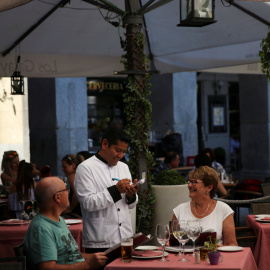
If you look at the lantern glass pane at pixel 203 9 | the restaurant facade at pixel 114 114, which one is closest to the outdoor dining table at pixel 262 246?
the lantern glass pane at pixel 203 9

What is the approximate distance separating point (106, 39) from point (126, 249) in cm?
502

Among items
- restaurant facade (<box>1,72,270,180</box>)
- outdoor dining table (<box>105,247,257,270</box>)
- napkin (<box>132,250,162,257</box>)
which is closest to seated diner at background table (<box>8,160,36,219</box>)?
restaurant facade (<box>1,72,270,180</box>)

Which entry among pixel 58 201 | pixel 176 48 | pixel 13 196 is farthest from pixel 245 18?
pixel 58 201

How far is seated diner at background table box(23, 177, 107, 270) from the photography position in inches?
146

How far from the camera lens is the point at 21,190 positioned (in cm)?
751

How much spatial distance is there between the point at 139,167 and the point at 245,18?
255 cm

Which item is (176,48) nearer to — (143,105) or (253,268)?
(143,105)

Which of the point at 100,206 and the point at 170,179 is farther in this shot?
the point at 170,179

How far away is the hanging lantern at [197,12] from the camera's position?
18.0 feet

*****

Write out the data verbatim, from the line containing "How far from" through the end of the data, including both of those lines.

### WORKED SOLUTION
How far from the camera lens is the point at 21,190 positioned (in cm)?
751

How much spatial distance is there between the point at 139,167 and the point at 245,18?
255 cm

Which item is (176,48) nearer to — (143,105) or (253,268)?
(143,105)

Which of the point at 100,206 and the point at 170,179 is farther in this shot?
the point at 170,179

How far away is the hanging lantern at [197,12] from the camera's position?
18.0 feet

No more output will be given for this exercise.